Protocol of the Session on March 23, 2006

Ich bin ja gern bereit, Parlamentsgeschichte zu schreiben. Historisch war das mit Sicherheit nicht.

(Heiterkeit bei CDU und FDP)

Wir stehen hundertprozentig hinter unserem Minister. Wir glauben, dass der eingeschlagene Weg richtig ist. Wir müssen uns im Ausschuss, wohin es gehört, unterhalten; das werden wir tun.

Einen Punkt möchte ich noch hervorheben. Wir reden über verstärkte Hochschulautonomie. Da muss die Politik ein Stück loslassen. Der Systemwechsel erfordert nicht nur bei der Politik Einsicht die darf nicht zu spät kommen -, sondern er erfordert auch ein Umdenken bei den anderen Verantwortlichen. Wenn man einen Universitätsrat mit weitgehenden Befugnissen einrichtet, müssen die darin vertretenen Personen im Sinne des Ganzen denken. Bei der Debatte um die Landesuniversität hatte ich manchmal den Eindruck, dass das noch nicht so ausgeprägt ist. Das müssen wir einfordern. Dann kann die ganze Geschichte eine Erfolgsstory werden.

________________________

AUFGABE A —
Beantworten Sie anhand des Protokollauszugs folgende Fragen:
(i) Bei welchen Fraktionen wird Heiterkeit vermerkt?
(ii) Wo soll die Aussprache nach Auffassung des Redners stattfinden?
(iii) Welches Gremium mit weitgehenden Befugnissen wird genannt?
AUFGABE B — Entnehmen Sie dem Protokollauszug den Abschnitt, der mit „Einen Punkt möchte“ beginnt und mit „eine Erfolgsstory werden.“ endet, und geben Sie ihn wortgetreu wieder.

DATENSATZ —
________________________

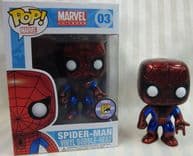 spider man metallic san diego comic con 03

________________________

LÖSUNG A —
(i) Bei CDU und FDP.
(ii) Im Ausschuss.
(iii) Ein Universitätsrat.

LÖSUNG B —
Einen Punkt möchte ich noch hervorheben. Wir reden über verstärkte Hochschulautonomie. Da muss die Politik ein Stück loslassen. Der Systemwechsel erfordert nicht nur bei der Politik Einsicht die darf nicht zu spät kommen -, sondern er erfordert auch ein Umdenken bei den anderen Verantwortlichen. Wenn man einen Universitätsrat mit weitgehenden Befugnissen einrichtet, müssen die darin vertretenen Personen im Sinne des Ganzen denken. Bei der Debatte um die Landesuniversität hatte ich manchmal den Eindruck, dass das noch nicht so ausgeprägt ist. Das müssen wir einfordern. Dann kann die ganze Geschichte eine Erfolgsstory werden.